_EXERCISE OBJECTIVE_
Lines before the one containing "Which is [1041,206]" are excluded; retype that line and all remaining lines of the material exactly.
+++ SOURCE DATA +++
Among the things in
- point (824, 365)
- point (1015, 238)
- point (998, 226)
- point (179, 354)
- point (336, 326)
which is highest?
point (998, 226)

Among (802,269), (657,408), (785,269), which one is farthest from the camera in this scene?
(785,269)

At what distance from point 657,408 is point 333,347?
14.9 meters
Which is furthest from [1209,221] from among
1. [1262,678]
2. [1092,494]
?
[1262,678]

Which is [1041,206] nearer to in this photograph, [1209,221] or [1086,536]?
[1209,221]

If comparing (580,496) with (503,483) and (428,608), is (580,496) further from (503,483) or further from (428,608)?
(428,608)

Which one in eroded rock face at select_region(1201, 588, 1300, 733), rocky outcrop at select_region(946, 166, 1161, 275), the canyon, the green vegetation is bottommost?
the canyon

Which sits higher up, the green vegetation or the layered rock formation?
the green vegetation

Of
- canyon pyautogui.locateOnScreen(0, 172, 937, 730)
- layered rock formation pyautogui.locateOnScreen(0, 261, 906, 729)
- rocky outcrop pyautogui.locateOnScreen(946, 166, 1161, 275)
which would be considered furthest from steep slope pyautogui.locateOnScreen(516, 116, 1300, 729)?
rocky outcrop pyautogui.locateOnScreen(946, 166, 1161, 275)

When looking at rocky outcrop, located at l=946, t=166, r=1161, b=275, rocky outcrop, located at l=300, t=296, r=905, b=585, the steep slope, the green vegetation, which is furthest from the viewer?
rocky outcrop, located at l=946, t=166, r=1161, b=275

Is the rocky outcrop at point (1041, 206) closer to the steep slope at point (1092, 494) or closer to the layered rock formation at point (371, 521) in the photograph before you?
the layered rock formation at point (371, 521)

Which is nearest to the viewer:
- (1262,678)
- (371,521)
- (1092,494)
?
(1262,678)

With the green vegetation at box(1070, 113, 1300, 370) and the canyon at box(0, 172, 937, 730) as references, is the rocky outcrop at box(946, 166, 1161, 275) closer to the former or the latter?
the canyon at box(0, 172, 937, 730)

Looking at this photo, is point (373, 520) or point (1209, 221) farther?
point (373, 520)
+++
_WRITTEN SOLUTION_
Which is [1041,206] nearer to in this photograph, [1209,221] or [1086,536]?
[1209,221]

If comparing (580,496) with (503,483) and (428,608), is (580,496) further from (503,483) or further from (428,608)?
(428,608)

Which one in eroded rock face at select_region(1201, 588, 1300, 733), rocky outcrop at select_region(946, 166, 1161, 275), the canyon, the green vegetation is bottommost?
the canyon

Which sits higher up, the green vegetation or the layered rock formation?
the green vegetation

Of
- canyon pyautogui.locateOnScreen(0, 172, 937, 730)
- layered rock formation pyautogui.locateOnScreen(0, 261, 906, 729)
- rocky outcrop pyautogui.locateOnScreen(946, 166, 1161, 275)
which would be considered furthest from steep slope pyautogui.locateOnScreen(516, 116, 1300, 729)?
rocky outcrop pyautogui.locateOnScreen(946, 166, 1161, 275)

When looking at rocky outcrop, located at l=946, t=166, r=1161, b=275, rocky outcrop, located at l=300, t=296, r=905, b=585, the steep slope, the green vegetation, which is furthest from the viewer?
rocky outcrop, located at l=946, t=166, r=1161, b=275

Is the rocky outcrop at point (1041, 206) closer to the steep slope at point (1092, 494) or closer to the layered rock formation at point (371, 521) in the photograph before you?
the layered rock formation at point (371, 521)

Which is nearest to the viewer:
- (1262,678)
- (371,521)
- (1092,494)
?
(1262,678)

With the green vegetation at box(1070, 113, 1300, 370) and the canyon at box(0, 172, 937, 730) as references, is the rocky outcrop at box(946, 166, 1161, 275) closer to the former or the latter?
the canyon at box(0, 172, 937, 730)

Looking at this photo, is point (373, 520) or point (1209, 221) farther?
point (373, 520)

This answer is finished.